Robert. Lydia’s brother. What is he—?
#
Caleb’s eyes flew open and a scream tried to explode through his nearly crushed lungs. The Emerald Tablet!
He struggled, tried to kick free, to move his arms, even an inch, in this suffocating, dark and frozen tomb. He had seen the tunnel implode just as Henrik Tarn and Andy Bellows were racing for it, still shocked at being betrayed. They disappeared, gruesomely crushed under a massive slab of the collapsing ice shelf, and then Caleb jumped for the only bit of cover—beneath the statue’s head, where the protruding crown offered so
me degree of protection.
But it wasn’t enough. He was still sealed up, buried alive. He couldn’t tell, with all the weight and pressure and numbness in his extremities, if anything was broken, but it seemed the statue had deflected the direct impact and left a small air pocket to save him from serious injury.
So that he could die slowly of exposure.
In spite of his predicament and the prospect of an unimaginably horrible death, all he could think of was Alexander and Lydia.
Men are coming for the tablet.
Was it a vision of the future or something happening right now? Was there anything he could do other than try to go back into the vision and see for himself?
Robert’s presence there terrified him, even more than that somehow familiar red-haired man. Robert Gregory, Caleb’s brother-in-law, had been frustrated that the Emerald Tablet, the prize the Keepers had sought in the Alexandrian Library’s collection, had been missing when Caleb beat the Pharos’s defenses and found the way inside.

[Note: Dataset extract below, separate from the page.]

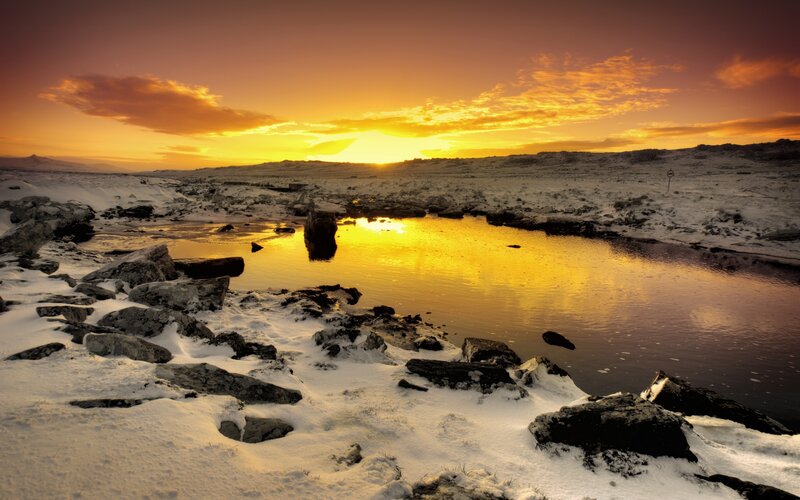Snow-covered River at Sunset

Robert had never stopped looking for it, and Caleb was sure that his brother-in-law suspected the truth—that Caleb had stolen the tablet and lied about its absence. And lied again and again when Robert and Lydia had asked him and the Morpheus Initiative to remote view it, find where it might have been taken before the Pharos vault had been sealed up.
Caleb hadn’t told Lydia, knowing her convictions belonged with her brother in this case, and while she spent the better part of each year back in the new Library at Alexandria, cataloguing and studying the collection of recovered scrolls, Caleb had fashioned his own secret vault below the Sodus lighthouse, modeled after the original architect’s design, the Pharos’s creator, Sostratus of Knidos. Caleb designed a similar set of traps that he hoped someday only his son Alexander could bypass. When he was ready to be a Keeper himself. When he had learned what he needed to know. Even Caleb hadn’t spent much time with it, afraid of its power, its ability to enhance his visions and stimulate other powers. Powers he didn’t need, or want, just yet.